------ PROVIDED PASSAGE ------
Schuyler Weiss opened his masterclass at an MPA event during the Tokyo International Film Festival‘s TIFFCOM market by tackling the most frequently asked question in his career: What does a producer actually do?
Comparing himself to “a sort of cartoon sheepdog, endlessly moving the flock forward together, unrelentingly driven, but always relentlessly positive,” Weiss emphasized the protective nature of producing. “Above all, protective of the group, and most importantly, protective of the entire creative endeavor,” he said during the session.
The producer, who has worked with Baz Luhrmann for approximately 20 years, described filmmaking as an exercise in balance and tension. “The most quintessential tension of all in show business is probably between art and commerce,” Weiss said. “You can’t have one without the other. You can’t tell stories for no one, and yet to try and convene people together to watch a movie that has no art and has no soul, has no story at the center of it is a hollow exercise.”
Weiss began his film career as a production assistant at the Australian Film Television and Radio School, landing his first job by signing up on a clipboard. His assignment: defending 20 parking spaces during peak hour on a Sydney street corner at 4 a.m., armed with parking cones, an orange vest and a clipboard. “From that moment on, I was hooked,” he said, watching the film crew assemble around him piece by piece.
Working on “Australia” with Luhrmann provided his comprehensive education in filmmaking, from script development through global marketing. The experience included memorable moments like karaoke with Hugh Jackman and the local Fox distribution team at 2 a.m. after the Tokyo premiere. “Unfortunately, I don’t have a photo of that,” Weiss said.
------
● **TASK OBJECTIVE**:
Answer from the article on Schuyler Weiss's masterclass:
(a) At which festival's market did Weiss give his masterclass?
(b) For about how many years has Weiss worked with Baz Luhrmann?
(c) What was Weiss's first job in film, and where?
The items that come next are separate material from the article on Schuyler Weiss's masterclass.
------ PROVIDED DATA ------
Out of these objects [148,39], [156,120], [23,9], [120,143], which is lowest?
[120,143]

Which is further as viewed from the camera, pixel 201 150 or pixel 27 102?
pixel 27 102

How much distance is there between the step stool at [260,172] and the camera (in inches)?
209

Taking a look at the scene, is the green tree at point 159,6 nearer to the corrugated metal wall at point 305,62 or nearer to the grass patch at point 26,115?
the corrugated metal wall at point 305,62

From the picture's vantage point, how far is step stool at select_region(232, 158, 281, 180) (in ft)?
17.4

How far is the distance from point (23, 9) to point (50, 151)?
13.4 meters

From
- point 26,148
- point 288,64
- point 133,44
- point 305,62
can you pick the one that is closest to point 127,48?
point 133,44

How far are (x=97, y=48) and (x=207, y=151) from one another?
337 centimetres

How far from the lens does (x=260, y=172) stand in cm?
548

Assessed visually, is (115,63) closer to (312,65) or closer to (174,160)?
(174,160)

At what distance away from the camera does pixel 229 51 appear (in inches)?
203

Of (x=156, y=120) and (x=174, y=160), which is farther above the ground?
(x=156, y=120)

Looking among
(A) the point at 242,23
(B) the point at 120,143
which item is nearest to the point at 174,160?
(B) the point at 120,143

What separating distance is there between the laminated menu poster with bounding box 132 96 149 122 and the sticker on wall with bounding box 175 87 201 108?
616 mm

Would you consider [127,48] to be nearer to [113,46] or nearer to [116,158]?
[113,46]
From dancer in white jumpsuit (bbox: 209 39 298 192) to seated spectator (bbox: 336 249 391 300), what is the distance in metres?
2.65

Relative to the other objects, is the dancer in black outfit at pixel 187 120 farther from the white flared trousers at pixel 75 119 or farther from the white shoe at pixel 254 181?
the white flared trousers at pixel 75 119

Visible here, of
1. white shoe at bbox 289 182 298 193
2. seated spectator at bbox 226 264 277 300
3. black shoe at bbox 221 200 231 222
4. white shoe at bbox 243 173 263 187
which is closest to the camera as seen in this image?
------
● **ANSWER TO THE PROBLEM**:
(a) The Tokyo International Film Festival's TIFFCOM market.
(b) Approximately 20 years.
(c) Production assistant at the Australian Film Television and Radio School.